=== Testo di riferimento ===
Milano, 18 mar – La Milano di Beppe Sala è la Disneyland degli immigrati: coccolati, protetti (anche troppo – soprattutto nella zona della Stazione Centrale), foraggiati, difesi nei loro diritti. Poteva forse mancare la corsia preferenziale per quanto riguarda l’assegnazione delle case popolari? No, chiaramente: così sui primi 300 posti del bando per l’assegnazione degli alloggi, 207 sono stranieri.
===
**Completa quanto segue:**
(1) Ricopia dal testo, senza cambiare nulla, il passo che si apre con le parole "Milano, 18 mar" e si chiude con "207 sono stranieri.".
(2) Secondo il testo, perché la Milano di Beppe Sala sarebbe "la Disneyland degli immigrati"? Rispondi in una o due frasi.
=== Record presentati ===
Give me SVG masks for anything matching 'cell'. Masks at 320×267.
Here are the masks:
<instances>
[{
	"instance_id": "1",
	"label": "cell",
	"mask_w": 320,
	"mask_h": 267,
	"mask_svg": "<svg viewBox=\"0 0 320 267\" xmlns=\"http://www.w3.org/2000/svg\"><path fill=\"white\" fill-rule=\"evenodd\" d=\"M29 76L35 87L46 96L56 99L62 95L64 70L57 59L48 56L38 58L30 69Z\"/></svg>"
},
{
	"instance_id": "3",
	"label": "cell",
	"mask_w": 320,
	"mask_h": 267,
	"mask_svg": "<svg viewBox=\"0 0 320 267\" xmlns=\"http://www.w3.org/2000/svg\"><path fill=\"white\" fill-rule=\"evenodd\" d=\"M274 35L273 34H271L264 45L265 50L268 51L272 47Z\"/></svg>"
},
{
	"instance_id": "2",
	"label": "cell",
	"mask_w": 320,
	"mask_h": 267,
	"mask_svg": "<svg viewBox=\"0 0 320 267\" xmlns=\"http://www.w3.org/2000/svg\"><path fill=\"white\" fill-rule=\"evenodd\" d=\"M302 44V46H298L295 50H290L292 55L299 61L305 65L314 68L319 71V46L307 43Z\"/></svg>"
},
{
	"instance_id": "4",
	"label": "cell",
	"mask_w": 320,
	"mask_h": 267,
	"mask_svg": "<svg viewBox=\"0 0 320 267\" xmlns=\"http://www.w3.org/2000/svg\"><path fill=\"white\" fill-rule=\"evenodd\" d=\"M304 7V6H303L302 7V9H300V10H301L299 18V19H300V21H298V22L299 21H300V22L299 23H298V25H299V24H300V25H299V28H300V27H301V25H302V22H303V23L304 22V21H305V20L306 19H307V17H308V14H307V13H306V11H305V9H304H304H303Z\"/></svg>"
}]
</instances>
===
**Risposte ai compiti:**
(1)
Milano, 18 mar – La Milano di Beppe Sala è la Disneyland degli immigrati: coccolati, protetti (anche troppo – soprattutto nella zona della Stazione Centrale), foraggiati, difesi nei loro diritti. Poteva forse mancare la corsia preferenziale per quanto riguarda l’assegnazione delle case popolari? No, chiaramente: così sui primi 300 posti del bando per l’assegnazione degli alloggi, 207 sono stranieri.

(2) Perché, secondo il testo, lì gli immigrati sono coccolati, protetti (anche troppo, soprattutto nella zona della Stazione Centrale), foraggiati e difesi nei loro diritti.